The court proclaimed that none of the police witnesses in the instances had “identified miscreants, even during the investigation and during the trial,” making them “unreliable.” It quoted famed Gujarati author and Congress politician Kanhaiyalal Munshi and voiced, “If every time there is inter-communal conflict, the majority is blamed regardless of merits of the question, the spring of traditional tolerance will dry up.”

“In the case on hand, the police have unnecessarily implicated the accused in the alleged commission of the crime.
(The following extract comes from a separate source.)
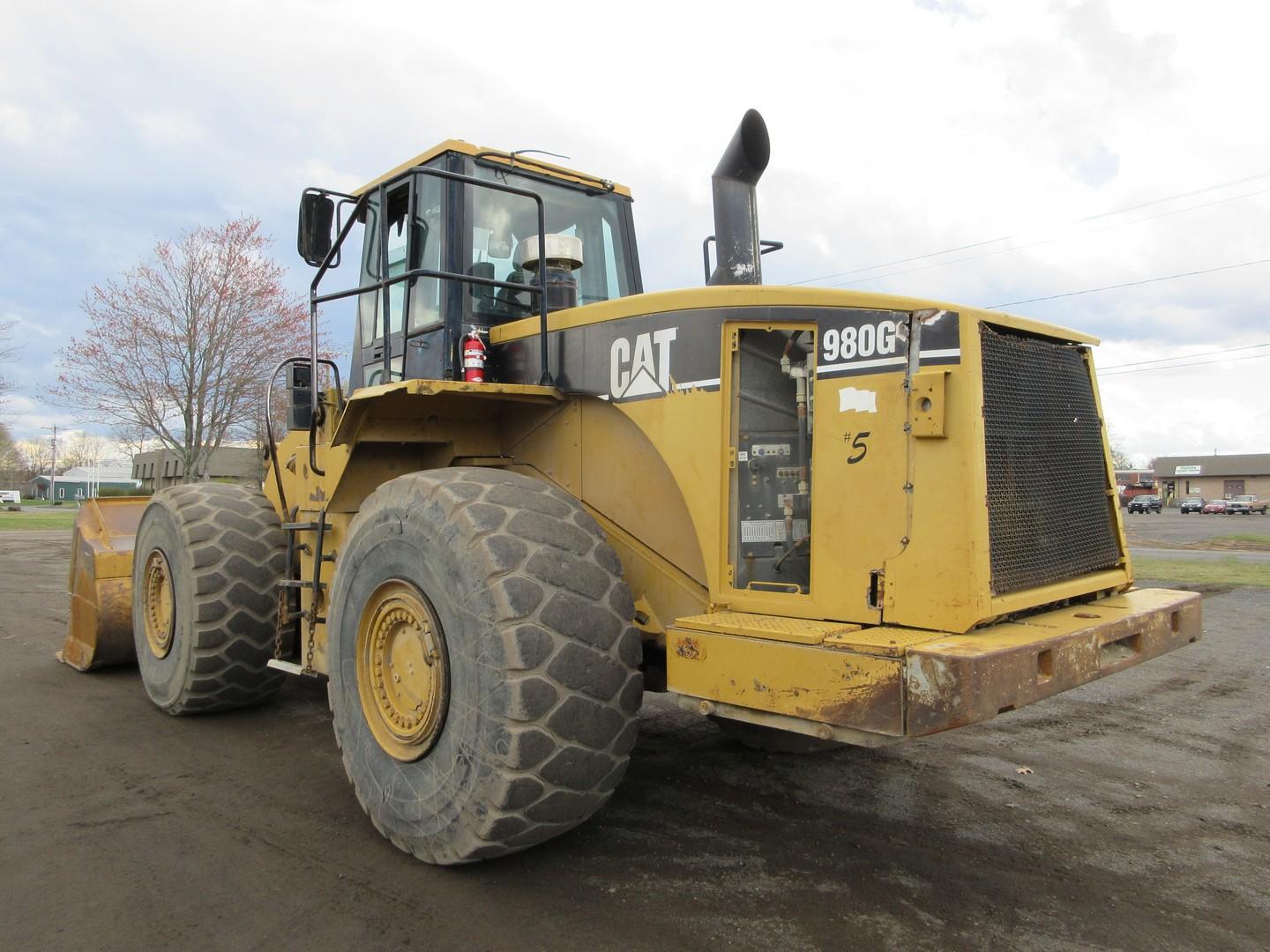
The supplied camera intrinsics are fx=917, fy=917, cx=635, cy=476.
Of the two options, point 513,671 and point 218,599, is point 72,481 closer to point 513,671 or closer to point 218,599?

Police implicated prominent Hindu persons in the area, doctors, professors, teachers, businessmen, panchayat officials etc., who hail from the Hindu community,” it observed.

The court noted that the trial was drawn out to the point where “the first and last IO (investigating officer) died before they could be called as witnesses” as a result of the “continued and repeated written assertions from members of the Muslim community.” It declared that all of the surviving defendants had been cleared because “there is no evidence that the accused persons committed the offences under the sections (they were booked for)”.

They were indicted under sections 143 (unlawful assembly), 147 (rioting), 148 (rioting with deadly weapon), 149 (offence committed by a member of an unlawful assembly for the prosecution of the common object), 302 (murder), 201 (causing disappearance of evidence), 395 (dacoity), 435 (mischief by fire), 436 (mischief by fire or explosive substance with intent to destroy house) of the India Penal Court (IPC).

More sections of the IPC including 427 (mischief to cause loss or damage of Rs 50 or more), 333 (voluntarily causing grievous hurt to deter public servant from his duty), 295 (injuring or defiling place of worship, with intent to insult the religion of any class), 153(A) (offence in any place of worship or in any assembly engaged in the performance of religious worship or religious ceremonies), 323 (voluntarily causing hurt), 504 (insulting someone intentionally to provoke them) and 502 (sells or offers for sale any printed or engraved substance containing defamatory matter), as well as Section 135 of the Bombay Police Act, was invoked against them.